WHAT YOU HAVE TO DO>
Transcribe every entry that follows exactly, omitting all pictures.

[Short text fragments from websites]
____

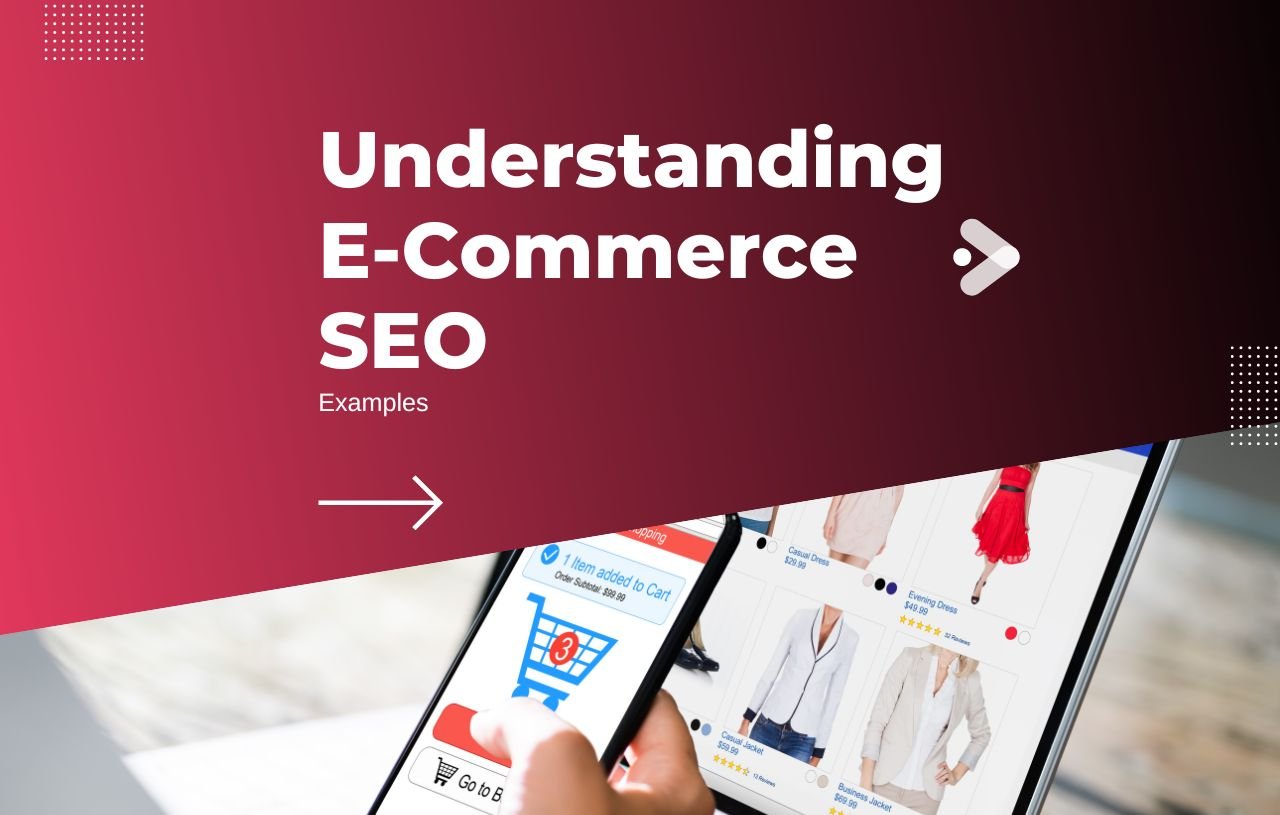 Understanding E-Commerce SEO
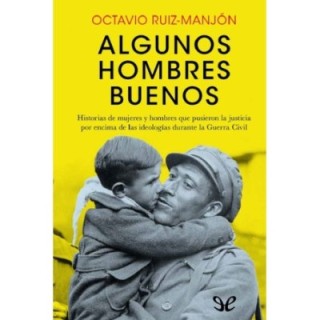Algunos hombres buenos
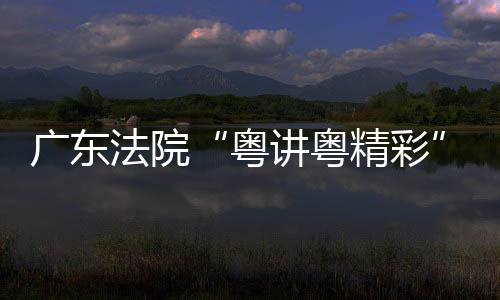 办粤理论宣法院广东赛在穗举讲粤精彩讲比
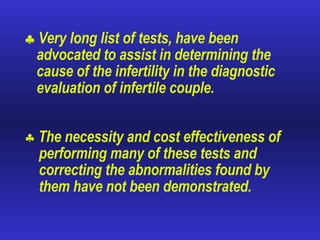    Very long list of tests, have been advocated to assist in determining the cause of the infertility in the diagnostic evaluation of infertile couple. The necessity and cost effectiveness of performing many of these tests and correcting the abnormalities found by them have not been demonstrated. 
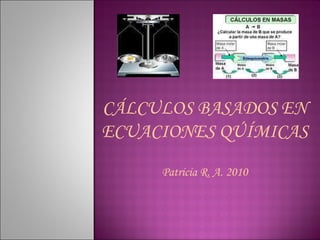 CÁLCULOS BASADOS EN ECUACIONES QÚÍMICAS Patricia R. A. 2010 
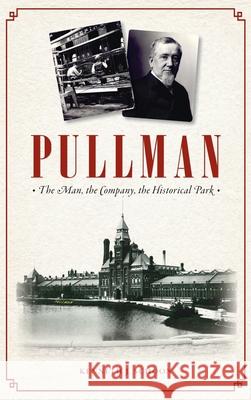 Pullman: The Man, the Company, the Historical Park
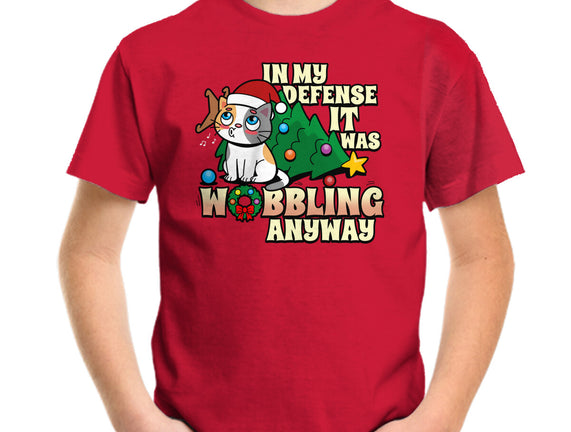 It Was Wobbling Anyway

____

EXERCISE OUTPUT>
 Understanding E-Commerce SEO
Algunos hombres buenos
 办粤理论宣法院广东赛在穗举讲粤精彩讲比
    Very long list of tests, have been advocated to assist in determining the cause of the infertility in the diagnostic evaluation of infertile couple. The necessity and cost effectiveness of performing many of these tests and correcting the abnormalities found by them have not been demonstrated. 
 CÁLCULOS BASADOS EN ECUACIONES QÚÍMICAS Patricia R. A. 2010 
 Pullman: The Man, the Company, the Historical Park
 It Was Wobbling Anyway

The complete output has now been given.